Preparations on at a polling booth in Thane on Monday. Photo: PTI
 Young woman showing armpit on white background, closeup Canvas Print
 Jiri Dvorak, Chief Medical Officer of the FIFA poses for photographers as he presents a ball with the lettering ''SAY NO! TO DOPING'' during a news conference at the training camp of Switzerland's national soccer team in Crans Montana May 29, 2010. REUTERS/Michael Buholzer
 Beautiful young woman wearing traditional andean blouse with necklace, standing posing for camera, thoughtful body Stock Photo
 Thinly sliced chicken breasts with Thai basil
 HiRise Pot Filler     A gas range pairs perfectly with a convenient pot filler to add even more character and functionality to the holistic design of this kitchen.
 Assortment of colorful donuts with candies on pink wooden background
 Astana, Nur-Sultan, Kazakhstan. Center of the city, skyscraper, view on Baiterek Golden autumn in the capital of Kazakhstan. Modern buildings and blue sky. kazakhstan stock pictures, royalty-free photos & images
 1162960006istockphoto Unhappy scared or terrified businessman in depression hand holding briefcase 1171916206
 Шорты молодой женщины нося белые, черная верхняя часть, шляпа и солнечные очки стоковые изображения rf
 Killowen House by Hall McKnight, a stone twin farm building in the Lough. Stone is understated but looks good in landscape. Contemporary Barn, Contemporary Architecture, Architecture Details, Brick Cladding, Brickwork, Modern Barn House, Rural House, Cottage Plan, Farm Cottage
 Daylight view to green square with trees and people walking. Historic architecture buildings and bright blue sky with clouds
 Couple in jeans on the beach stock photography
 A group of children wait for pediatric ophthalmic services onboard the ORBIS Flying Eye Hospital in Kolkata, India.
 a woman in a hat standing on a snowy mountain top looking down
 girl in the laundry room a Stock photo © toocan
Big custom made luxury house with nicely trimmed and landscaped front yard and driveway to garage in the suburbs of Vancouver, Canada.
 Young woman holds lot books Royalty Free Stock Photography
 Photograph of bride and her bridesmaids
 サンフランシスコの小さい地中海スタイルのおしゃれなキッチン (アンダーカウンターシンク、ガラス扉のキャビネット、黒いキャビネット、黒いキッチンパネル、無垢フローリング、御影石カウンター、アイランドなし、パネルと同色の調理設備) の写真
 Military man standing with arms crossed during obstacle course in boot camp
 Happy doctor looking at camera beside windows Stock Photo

:::::

**Work instruction:**
Would you retype the whole listing, exactly as it reads?

**Completed exercise:**
Preparations on at a polling booth in Thane on Monday. Photo: PTI
 Young woman showing armpit on white background, closeup Canvas Print
 Jiri Dvorak, Chief Medical Officer of the FIFA poses for photographers as he presents a ball with the lettering ''SAY NO! TO DOPING'' during a news conference at the training camp of Switzerland's national soccer team in Crans Montana May 29, 2010. REUTERS/Michael Buholzer
 Beautiful young woman wearing traditional andean blouse with necklace, standing posing for camera, thoughtful body Stock Photo
 Thinly sliced chicken breasts with Thai basil
 HiRise Pot Filler     A gas range pairs perfectly with a convenient pot filler to add even more character and functionality to the holistic design of this kitchen.
 Assortment of colorful donuts with candies on pink wooden background
 Astana, Nur-Sultan, Kazakhstan. Center of the city, skyscraper, view on Baiterek Golden autumn in the capital of Kazakhstan. Modern buildings and blue sky. kazakhstan stock pictures, royalty-free photos & images
 1162960006istockphoto Unhappy scared or terrified businessman in depression hand holding briefcase 1171916206
 Шорты молодой женщины нося белые, черная верхняя часть, шляпа и солнечные очки стоковые изображения rf
 Killowen House by Hall McKnight, a stone twin farm building in the Lough. Stone is understated but looks good in landscape. Contemporary Barn, Contemporary Architecture, Architecture Details, Brick Cladding, Brickwork, Modern Barn House, Rural House, Cottage Plan, Farm Cottage
 Daylight view to green square with trees and people walking. Historic architecture buildings and bright blue sky with clouds
 Couple in jeans on the beach stock photography
 A group of children wait for pediatric ophthalmic services onboard the ORBIS Flying Eye Hospital in Kolkata, India.
 a woman in a hat standing on a snowy mountain top looking down
 girl in the laundry room a Stock photo © toocan
Big custom made luxury house with nicely trimmed and landscaped front yard and driveway to garage in the suburbs of Vancouver, Canada.
 Young woman holds lot books Royalty Free Stock Photography
 Photograph of bride and her bridesmaids
 サンフランシスコの小さい地中海スタイルのおしゃれなキッチン (アンダーカウンターシンク、ガラス扉のキャビネット、黒いキャビネット、黒いキッチンパネル、無垢フローリング、御影石カウンター、アイランドなし、パネルと同色の調理設備) の写真
 Military man standing with arms crossed during obstacle course in boot camp
 Happy doctor looking at camera beside windows Stock Photo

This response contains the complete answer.